My cat died on November 25 it hurt me so bad she was 18 years people say u will get over it but u dont

I lost my Siamese cat, Pandora, in June of 1991. The pain is still fresh. I loved her so much. I was away from home for the first time working to save money to buy a c ar. She became ill with kidney failure. My parents did not tell me because they knew I would come home. The week she died, my mom kept telling her to hang on, that I was on my way. She held on for 6 more days. When I saw her, she was so sick, smelled, of dealth, and bleeding from her gums. I was so angry and upset. But I put my emotions away and had one more beautiful night with her curled up by my side. Her head resting on my arm. She did exactly what she was asked to do. She held on until I got there, so we could both have on more night. She crossed the Rainbow Bridge the next morning. I have missed her every day for 29 years. She was mine and I was hers. My baby girl, my Pandy.

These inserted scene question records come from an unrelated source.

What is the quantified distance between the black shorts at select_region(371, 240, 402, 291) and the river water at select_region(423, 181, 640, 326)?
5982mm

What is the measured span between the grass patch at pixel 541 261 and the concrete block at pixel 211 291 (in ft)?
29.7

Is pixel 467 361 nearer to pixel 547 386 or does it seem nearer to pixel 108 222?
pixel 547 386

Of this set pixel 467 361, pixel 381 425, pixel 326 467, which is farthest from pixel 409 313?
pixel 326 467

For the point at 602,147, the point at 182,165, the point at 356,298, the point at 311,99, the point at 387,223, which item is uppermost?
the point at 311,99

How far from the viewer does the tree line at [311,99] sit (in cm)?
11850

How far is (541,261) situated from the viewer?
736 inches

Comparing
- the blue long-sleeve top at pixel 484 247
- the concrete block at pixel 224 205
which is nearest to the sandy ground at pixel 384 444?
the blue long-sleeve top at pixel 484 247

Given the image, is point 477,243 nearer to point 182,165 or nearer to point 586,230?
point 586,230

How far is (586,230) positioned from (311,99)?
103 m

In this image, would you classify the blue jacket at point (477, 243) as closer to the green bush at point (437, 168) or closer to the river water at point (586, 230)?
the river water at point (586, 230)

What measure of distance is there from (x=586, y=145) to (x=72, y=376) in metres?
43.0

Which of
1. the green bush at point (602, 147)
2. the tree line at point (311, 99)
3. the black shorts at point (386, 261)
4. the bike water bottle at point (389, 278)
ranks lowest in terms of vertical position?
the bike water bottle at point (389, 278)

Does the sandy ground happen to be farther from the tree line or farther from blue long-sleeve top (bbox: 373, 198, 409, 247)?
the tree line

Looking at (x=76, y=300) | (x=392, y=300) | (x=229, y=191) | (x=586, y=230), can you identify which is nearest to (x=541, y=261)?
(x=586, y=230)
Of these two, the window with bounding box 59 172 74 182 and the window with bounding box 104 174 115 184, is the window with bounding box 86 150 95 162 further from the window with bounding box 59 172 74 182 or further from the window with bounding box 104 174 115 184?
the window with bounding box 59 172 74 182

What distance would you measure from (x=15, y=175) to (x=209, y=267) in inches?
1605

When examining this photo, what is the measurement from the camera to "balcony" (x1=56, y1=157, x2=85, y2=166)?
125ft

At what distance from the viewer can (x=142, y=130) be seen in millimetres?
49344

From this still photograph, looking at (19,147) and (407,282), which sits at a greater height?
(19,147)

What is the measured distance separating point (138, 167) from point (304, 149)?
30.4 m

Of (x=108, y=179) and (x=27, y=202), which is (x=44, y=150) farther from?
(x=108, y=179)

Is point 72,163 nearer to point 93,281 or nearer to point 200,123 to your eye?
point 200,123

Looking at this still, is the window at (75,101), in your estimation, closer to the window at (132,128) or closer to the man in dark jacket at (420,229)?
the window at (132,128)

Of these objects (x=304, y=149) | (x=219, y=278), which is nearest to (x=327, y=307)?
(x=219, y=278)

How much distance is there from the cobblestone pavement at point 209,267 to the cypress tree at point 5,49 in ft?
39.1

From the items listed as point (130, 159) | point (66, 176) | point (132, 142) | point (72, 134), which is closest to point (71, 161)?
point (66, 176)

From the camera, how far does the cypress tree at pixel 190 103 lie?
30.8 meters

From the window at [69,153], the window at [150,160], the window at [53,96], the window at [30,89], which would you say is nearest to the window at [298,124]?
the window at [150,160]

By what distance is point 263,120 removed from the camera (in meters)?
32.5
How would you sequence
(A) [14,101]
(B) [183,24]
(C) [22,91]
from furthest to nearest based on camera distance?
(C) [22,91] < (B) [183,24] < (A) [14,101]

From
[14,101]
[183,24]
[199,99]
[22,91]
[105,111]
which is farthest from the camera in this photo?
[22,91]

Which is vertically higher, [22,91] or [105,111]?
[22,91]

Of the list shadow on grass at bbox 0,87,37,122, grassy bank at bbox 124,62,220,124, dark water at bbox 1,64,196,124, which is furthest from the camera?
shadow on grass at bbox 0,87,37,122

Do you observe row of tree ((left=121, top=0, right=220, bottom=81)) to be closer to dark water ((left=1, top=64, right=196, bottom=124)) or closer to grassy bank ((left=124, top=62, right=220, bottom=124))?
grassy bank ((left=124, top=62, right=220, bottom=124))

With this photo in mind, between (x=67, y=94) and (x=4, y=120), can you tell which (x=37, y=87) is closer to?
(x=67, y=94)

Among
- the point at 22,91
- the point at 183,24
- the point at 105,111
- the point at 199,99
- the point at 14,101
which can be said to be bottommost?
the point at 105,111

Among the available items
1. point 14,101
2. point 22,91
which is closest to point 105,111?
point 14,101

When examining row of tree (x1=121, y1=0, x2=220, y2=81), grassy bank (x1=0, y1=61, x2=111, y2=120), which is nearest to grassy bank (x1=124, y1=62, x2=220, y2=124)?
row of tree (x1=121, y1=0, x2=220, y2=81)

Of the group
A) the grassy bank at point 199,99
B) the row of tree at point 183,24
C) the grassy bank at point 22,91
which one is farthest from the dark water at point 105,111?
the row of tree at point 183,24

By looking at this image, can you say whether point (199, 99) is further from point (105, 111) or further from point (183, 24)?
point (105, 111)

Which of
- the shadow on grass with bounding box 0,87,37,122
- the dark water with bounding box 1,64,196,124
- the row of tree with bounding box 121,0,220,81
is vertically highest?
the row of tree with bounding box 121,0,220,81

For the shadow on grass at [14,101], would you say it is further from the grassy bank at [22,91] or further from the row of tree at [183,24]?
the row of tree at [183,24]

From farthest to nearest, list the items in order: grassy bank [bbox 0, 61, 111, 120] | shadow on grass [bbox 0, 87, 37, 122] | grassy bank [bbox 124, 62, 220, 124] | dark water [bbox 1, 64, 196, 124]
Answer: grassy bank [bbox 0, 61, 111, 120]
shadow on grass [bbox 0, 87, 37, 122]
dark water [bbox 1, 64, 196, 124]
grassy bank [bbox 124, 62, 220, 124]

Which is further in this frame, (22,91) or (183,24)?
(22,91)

My sweet girl died Monday.  My heart is broken into pieces.  Nothing is as it should be.  

Buddy crossed the Rainbow Bridge in 2014. Miss my baby boy so terribly and still cry. Mommy loves you so much Bud-Bud!!

Tiffany. She was a 15 year old, toothless tabby I had had since I was 11 years old. I just turned 27.

She was my best friend. She has been gone for almost a month now, and the wounds feel fresher than ever.